All men with metastatic prostate cancer or a family history suggesting hereditary risk should be getting genetic testing, experts recommended in an article published June 9 in the Journal of Clinical Oncology.
The article from Dr. Veda Giri of Sidney Kimmel Cancer Center at Thomas Jefferson University and colleagues reflects a review of germline and somatic testing in prostate cancer discussed at an international multidisciplinary consensus conference held October 4 to 5. The meeting – the Philadelphia Prostate Cancer Consensus Conference 2019: Implementation of Germline Testing for Prostate Cancer, was hosted by Sidney Kimmel Cancer Center at Thomas Jefferson University.
To ensure access to personalized treatments and clinical trials, stakeholders at the meeting called for testing all men with metastatic prostate cancer and also men with a family history that suggests hereditary risk for prostate cancer and other tumor types. According to the group, large germline panels and somatic testing are recommended and screening for certain mutations should be prioritized: BRCA1, BRCA2, and DNA mismatch repair genes.

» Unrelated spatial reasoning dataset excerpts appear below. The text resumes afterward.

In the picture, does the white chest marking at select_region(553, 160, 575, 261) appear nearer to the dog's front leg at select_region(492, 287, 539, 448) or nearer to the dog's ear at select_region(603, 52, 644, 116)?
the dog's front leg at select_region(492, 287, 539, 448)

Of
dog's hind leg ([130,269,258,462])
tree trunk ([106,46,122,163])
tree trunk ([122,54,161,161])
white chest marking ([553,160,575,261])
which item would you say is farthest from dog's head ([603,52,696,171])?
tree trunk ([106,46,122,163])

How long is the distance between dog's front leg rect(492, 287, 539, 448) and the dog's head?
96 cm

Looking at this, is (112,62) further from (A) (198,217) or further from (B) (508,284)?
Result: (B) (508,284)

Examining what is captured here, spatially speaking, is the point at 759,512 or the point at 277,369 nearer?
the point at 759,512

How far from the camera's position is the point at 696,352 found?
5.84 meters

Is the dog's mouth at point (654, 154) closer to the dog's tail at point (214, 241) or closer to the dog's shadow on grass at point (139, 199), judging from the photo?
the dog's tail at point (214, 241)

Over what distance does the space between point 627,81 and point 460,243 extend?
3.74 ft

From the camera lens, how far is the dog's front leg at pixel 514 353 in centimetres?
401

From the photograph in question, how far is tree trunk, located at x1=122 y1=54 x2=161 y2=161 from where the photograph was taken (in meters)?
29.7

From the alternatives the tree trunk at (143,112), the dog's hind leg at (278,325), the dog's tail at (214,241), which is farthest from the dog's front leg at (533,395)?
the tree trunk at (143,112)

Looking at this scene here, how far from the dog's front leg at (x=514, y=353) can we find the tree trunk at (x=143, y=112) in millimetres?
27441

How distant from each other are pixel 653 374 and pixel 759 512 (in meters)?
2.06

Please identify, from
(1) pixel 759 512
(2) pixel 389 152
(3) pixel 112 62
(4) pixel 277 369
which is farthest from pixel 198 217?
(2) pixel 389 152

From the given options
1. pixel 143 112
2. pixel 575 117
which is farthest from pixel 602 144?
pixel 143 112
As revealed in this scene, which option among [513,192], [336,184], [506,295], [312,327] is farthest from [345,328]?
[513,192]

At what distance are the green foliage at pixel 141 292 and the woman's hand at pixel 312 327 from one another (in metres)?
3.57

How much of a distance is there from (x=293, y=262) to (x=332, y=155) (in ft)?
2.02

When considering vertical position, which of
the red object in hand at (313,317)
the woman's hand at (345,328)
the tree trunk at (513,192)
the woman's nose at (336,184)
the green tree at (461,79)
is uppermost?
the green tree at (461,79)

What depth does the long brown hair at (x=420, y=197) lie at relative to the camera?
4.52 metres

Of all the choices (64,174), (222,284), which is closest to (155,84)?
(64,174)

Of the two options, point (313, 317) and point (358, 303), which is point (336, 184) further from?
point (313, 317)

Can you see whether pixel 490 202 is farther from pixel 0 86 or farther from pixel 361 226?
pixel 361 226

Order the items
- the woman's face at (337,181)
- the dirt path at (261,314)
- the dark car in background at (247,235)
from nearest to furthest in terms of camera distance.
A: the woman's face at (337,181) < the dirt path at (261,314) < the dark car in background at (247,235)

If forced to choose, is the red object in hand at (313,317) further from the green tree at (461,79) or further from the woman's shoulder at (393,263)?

Routine use of genetic testing has real-world implications for patients as two poly (ADP-ribose) polymerase (PARP) inhibitors were just approved for subtypes of metastatic castration-resistant prostate cancer. Last month, the U.S. Food and Drug Administration approved rucaparib (Rubraca) for patients with germline or somatic BRCA mutations and olaparib (Lynparza) in those with germline or somatic homologous recombination repair-mutated disease.
Despite its value in finding mutations that are actionable, however, genetic testing of men for prostate cancer is "still not common practice due to inconsistent guidelines and challenges to implementation of genetic counseling," conference sponsors said in a statement about the just-published recommendations.